Description
Hello everyone,
Description:
I've come across an issue while working with different versions of ModSecurity (v2 and v3) and their respective variable names when parsing JSON bodies using the JSON body processor.
Problem:
The crux of the problem lies in the fact that v2 and v3 of ModSecurity employ distinct variable names during JSON body parsing. This discrepancy becomes particularly challenging when attempting to create an exclusion ruleset that works seamlessly across all ModSecurity versions. Currently, the only two viable options are duplicating ctl:remove* actions or duplicating rules.
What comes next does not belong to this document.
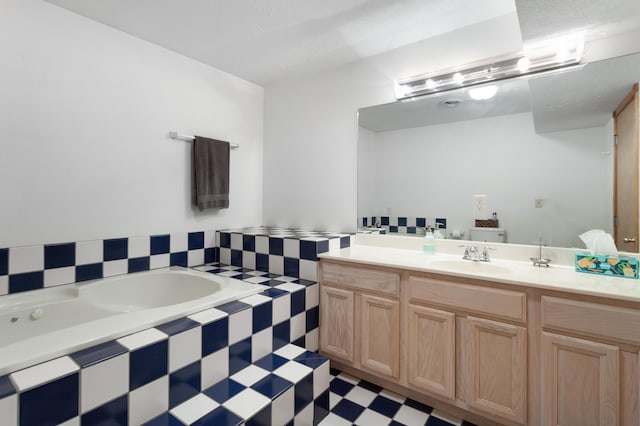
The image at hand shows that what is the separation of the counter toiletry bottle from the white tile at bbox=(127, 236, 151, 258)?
1.90 meters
However, both of these alternatives demand more CPU consumption than necessary (other than possible -still unknown- security implications/bypass).
Example:
To illustrate this issue further, consider the following JSON body:
{"foo": [{"bar":"payload"}]}
In v2, the corresponding variable name would be: ARGS:foo.foo.bar
While in v3, it becomes: ARGS:json.foo.array_0.bar
If I'm not wrong, this means that I need a rule exclusion like:
SecRule REQUEST_URI "@beginsWith /mypath" "id:1234,\
ctl:ruleRemoveTargetByTag=OWASP_CRS;ARGS:foo.foo.bar,\
ctl:ruleRemoveTargetByTag=OWASP_CRS;ARGS:json.foo.array_0.bar,\
..."
If the array within the "foo" object in my example comprises 100 entries, it's quite clear that this would necessitate either 200 ctl actions or two distinct rules.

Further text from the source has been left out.